>> start

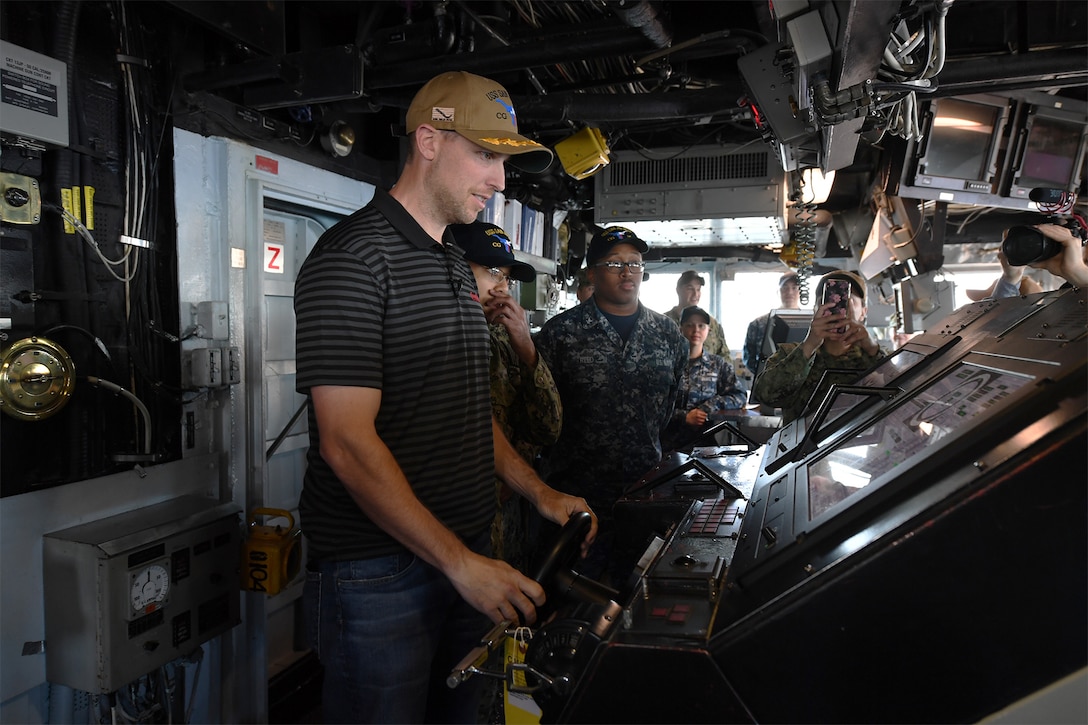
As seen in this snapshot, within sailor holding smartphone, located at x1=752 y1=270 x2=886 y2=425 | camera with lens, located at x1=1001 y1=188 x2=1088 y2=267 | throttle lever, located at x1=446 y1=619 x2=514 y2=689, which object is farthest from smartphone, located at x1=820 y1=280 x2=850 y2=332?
throttle lever, located at x1=446 y1=619 x2=514 y2=689

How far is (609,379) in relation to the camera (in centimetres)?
303

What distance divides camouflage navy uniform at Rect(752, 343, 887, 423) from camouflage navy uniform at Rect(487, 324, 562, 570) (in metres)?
0.93

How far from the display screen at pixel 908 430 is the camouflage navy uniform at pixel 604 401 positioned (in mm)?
1619

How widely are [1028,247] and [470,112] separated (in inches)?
55.9

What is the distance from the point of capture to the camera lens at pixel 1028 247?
5.49 feet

>> end

◆ **Objective**: Arrange the items above as a two-column CSV with the headers "item" and "answer", one row per item. Put each item's text and its answer in a quoted field, replace line breaks with spaces, and leave out the pictures.

◆ **Exercise answer**:
item,answer
"As seen in this snapshot, within sailor holding smartphone, located at x1=752 y1=270 x2=886 y2=425 | camera with lens, located at x1=1001 y1=188 x2=1088 y2=267 | throttle lever, located at x1=446 y1=619 x2=514 y2=689, which object is farthest from smartphone, located at x1=820 y1=280 x2=850 y2=332?","throttle lever, located at x1=446 y1=619 x2=514 y2=689"
"How far is (609,379) in relation to the camera (in centimetres)?","303"
"What distance divides camouflage navy uniform at Rect(752, 343, 887, 423) from camouflage navy uniform at Rect(487, 324, 562, 570) (in metres)?","0.93"
"How far from the display screen at pixel 908 430 is the camouflage navy uniform at pixel 604 401 positioned (in mm)?","1619"
"How widely are [1028,247] and [470,112] separated (in inches)?","55.9"
"What is the distance from the point of capture to the camera lens at pixel 1028 247?","5.49 feet"